Vœgtlinshoffen Domaine Denis Meyer et filles: des vendangeurs fidèles, année après année
Au domaine viticole Denis Meyer et filles, installé à Vœgtlinshoffen, les vendanges sont une affaire de famille. Chaque année, c’est quasiment la même équipe qui vient récolter les grappes de raisins. Et dans une super ambiance disent-ils en chœur.
Nicolas ROQUEJEOFFREIl faut remonter à l’été 1964 pour bien comprendre l’indéfectible amitié que porte Ad Kennes à la famille Meyer. Le Néerlandais était parti avec d’autres copains dans un combi Volkswagen passer des vacances dans les Vosges. Ils avaient posé leurs bardas à Gérardmer. Mais le temps, exécrable, n’était pas au rendez-vous. « On a franchi le col de la Schlucht et on est tombé sur une kilbe à Wintzenheim ! C’est là que j’ai rencontré Jean-Paul Meyer. À l’époque, je buvais le vin comme la bière ! Il m’a appris à le déguster ». Sept ans plus tard, ce même Jean-Paul, frère de Denis Meyer, fut le témoin de mariage de Ad. « Il est venu aux Pays-Bas avec plus de 40 bouteilles ». Elles ont été toutes bues durant la noce…
Ad est un fidèle vendangeur du domaine situé à l’entrée de Vœgtlinshoffen. Le Batave n’est pas le seul à toquer, au sortir de l‘été, à la porte d’une maison qui affiche fièrement son existence depuis le milieu du XVIIIe siècle. Chez les Meyer, on sait recevoir et ceux qui le savent et le vivent, généralement, signent à nouveau pour l’année suivante.
C’est le cas de Christiane, 6e année d’affilée. Miss casse-croûte, c’est son surnom, prépare l’en-cas de 9 h 30. « Dix minutes pour le préparer et deux secondes pour le manger ! », lâche, souriante, ce petit bout de femme originaire de Saint-Amarin.
Le repas du matin est à l’image de l’équipe : généreux. « Ceux qui viennent d’ailleurs apportent des spécialités de leur région ». Les Auvergnats du Saint-Nectaire, le Jurassien, du Comté, les Hollandais du fromage, l’Italien de la charcuterie… C’est son mari qui l’a incitée à venir vendanger chez les Meyer. « Les places sont chères car on est bien ici ! »
Convivial : le mot revient dans la bouche de tous les vendangeurs
Ce matin, les sécateurs ont démarré un peu plus tard que prévu. La faute à un orage qui a modifié les plans de Valérie, la benjamine des trois sœurs Meyer, la patronne dans les vignes. C’est elle qui dirige les équipes, planifie le travail des vendangeurs. Elle donne de la voix quand il faut changer de rangée, accélérer le rythme. Le groupe est expérimenté. Ça coupe rapidement.

Données fournies:
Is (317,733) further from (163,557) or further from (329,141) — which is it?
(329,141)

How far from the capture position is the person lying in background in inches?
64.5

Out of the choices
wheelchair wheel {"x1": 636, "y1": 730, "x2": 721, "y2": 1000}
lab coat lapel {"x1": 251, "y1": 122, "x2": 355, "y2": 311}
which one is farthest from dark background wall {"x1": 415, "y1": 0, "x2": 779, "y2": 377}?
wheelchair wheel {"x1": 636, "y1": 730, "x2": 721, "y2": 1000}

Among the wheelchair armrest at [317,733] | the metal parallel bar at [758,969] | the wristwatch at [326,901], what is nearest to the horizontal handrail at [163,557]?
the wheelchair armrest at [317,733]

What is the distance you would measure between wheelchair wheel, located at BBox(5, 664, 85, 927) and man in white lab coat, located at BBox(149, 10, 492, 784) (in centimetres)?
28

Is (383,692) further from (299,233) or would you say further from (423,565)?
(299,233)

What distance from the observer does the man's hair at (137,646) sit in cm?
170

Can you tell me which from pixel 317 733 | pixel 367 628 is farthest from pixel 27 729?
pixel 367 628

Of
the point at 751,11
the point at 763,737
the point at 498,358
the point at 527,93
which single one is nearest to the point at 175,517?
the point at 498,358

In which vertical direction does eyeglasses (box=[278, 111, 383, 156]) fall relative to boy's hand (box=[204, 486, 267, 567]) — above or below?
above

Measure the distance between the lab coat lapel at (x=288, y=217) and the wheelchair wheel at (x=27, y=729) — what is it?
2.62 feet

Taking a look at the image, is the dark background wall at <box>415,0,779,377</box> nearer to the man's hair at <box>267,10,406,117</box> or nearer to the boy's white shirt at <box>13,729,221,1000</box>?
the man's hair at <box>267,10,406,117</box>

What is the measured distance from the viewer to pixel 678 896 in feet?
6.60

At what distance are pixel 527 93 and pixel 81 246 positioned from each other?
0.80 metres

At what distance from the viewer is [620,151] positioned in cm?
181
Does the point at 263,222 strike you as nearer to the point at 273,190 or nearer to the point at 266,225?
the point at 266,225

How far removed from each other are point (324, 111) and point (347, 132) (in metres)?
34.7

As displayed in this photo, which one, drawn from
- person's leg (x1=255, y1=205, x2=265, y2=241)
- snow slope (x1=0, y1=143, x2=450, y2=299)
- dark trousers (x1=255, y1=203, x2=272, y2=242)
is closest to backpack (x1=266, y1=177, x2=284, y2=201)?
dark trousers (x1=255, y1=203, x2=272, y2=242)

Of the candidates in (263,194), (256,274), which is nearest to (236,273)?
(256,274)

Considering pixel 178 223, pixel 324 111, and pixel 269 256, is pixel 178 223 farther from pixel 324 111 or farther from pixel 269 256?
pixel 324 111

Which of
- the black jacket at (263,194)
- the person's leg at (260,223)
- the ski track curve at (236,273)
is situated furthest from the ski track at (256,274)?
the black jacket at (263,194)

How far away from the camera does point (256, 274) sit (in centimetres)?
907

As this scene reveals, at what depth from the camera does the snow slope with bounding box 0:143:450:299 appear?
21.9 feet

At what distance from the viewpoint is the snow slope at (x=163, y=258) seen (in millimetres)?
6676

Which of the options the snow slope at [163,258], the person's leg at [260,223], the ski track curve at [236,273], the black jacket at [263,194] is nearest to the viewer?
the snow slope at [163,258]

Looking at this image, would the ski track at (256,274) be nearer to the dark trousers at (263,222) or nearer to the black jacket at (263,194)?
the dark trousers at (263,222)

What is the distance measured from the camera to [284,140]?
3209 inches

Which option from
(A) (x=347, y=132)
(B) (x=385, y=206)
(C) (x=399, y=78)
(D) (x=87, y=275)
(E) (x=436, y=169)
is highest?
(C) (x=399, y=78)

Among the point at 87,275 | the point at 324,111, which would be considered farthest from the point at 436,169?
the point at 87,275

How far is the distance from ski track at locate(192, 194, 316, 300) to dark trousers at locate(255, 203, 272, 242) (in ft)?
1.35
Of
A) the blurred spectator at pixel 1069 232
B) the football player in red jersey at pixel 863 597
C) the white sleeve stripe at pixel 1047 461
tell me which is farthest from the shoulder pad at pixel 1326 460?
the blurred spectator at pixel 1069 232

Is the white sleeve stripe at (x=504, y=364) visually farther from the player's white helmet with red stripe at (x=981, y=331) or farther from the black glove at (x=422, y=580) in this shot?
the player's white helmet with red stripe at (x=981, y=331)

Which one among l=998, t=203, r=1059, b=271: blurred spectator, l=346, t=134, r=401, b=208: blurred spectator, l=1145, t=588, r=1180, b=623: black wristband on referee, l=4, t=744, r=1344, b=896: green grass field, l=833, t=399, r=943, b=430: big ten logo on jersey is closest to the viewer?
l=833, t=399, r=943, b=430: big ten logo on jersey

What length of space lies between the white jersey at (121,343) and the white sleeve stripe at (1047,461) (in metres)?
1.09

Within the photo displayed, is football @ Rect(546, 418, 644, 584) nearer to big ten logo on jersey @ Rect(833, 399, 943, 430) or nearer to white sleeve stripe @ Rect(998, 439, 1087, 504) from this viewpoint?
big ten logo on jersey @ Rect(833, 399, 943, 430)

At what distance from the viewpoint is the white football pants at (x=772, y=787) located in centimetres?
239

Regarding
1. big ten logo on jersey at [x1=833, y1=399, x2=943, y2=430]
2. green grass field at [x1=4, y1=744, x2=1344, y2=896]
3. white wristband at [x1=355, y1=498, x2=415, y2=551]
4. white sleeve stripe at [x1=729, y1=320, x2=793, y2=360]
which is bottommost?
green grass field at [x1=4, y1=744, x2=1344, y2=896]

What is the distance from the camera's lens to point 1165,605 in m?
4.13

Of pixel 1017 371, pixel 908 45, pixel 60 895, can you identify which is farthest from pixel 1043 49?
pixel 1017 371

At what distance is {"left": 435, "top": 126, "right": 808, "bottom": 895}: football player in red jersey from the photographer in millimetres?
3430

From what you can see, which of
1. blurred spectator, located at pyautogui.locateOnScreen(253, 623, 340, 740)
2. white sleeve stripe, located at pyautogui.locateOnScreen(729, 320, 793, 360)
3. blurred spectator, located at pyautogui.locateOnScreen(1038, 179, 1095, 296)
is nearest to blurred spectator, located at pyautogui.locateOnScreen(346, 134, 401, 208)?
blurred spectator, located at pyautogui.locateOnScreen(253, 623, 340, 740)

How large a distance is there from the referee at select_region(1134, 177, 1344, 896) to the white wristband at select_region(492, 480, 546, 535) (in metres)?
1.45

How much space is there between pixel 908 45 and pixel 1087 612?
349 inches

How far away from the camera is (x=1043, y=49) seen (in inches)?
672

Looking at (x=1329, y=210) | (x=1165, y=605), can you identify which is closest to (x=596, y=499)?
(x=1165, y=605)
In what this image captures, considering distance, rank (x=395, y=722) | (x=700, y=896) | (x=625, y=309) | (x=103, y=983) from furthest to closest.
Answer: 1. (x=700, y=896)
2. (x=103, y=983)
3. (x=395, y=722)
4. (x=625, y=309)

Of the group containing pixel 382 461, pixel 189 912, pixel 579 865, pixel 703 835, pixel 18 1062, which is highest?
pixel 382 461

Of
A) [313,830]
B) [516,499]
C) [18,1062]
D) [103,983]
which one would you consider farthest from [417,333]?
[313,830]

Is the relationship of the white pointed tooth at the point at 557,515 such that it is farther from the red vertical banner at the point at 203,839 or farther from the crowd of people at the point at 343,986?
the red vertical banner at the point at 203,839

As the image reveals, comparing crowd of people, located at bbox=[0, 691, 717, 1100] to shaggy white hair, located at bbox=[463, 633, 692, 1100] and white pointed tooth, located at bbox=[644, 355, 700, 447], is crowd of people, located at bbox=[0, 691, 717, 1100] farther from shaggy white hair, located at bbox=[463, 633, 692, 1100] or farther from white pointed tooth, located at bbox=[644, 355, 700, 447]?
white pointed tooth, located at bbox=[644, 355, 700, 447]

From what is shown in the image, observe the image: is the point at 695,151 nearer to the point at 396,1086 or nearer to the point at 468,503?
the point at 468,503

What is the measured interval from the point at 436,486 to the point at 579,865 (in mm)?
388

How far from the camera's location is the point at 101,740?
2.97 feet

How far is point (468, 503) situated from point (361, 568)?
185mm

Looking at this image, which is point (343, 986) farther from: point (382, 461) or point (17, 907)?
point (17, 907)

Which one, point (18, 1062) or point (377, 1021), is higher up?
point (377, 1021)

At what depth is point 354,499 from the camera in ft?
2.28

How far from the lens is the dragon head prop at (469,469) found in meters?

Consigne 1: Traduisez en anglais cette phrase du texte sur les vendanges : « Chaque année, c’est quasiment la même équipe qui vient récolter les grappes de raisins. »
Consigne 2: Recopiez un passage du texte sur les vendanges en rebaptisant « Christiane » en « Monique ». Commencez aux mots « C’est le cas » et arrêtez-vous après « originaire de Saint-Amarin. ».
Consigne 3: Poursuivez le texte sur les vendanges à partir de l'endroit où il s'arrête.
Les données n'ont aucun lien avec le texte sur les vendanges.

Résultat 1: Every year, it is almost the same team that comes to pick the bunches of grapes.

Résultat 2:
C’est le cas de Monique, 6e année d’affilée. Miss casse-croûte, c’est son surnom, prépare l’en-cas de 9 h 30. « Dix minutes pour le préparer et deux secondes pour le manger ! », lâche, souriante, ce petit bout de femme originaire de Saint-Amarin.

Résultat 3:
Les gestes sont précis même chez les nouveaux, comme Audrey, infirmière à l’hôpital Pasteur. « Le coup de main, on l’a rapidement. Faut savoir faire le tri aussi entre les grappes saines et celles qui sont vinaigrées ». L’ambiance au domaine ? « C’est très convivial, y’ a pas de stress ! »
Isabelle ne dit pas autre chose. « S’il n’y avait pas une bonne entente, on ne ferait pas l’effort de venir », assure l’habitante de Saint-Amarin. Convivial ; le mot revient dans la bouche de tous les vendangeurs. Gérard, un habitant de Horbourg-Wihr, 12e année chez les Meyer, parle d’une seconde famille. « Je suis venu un peu par hasard et je ne les ai plus quittés ! »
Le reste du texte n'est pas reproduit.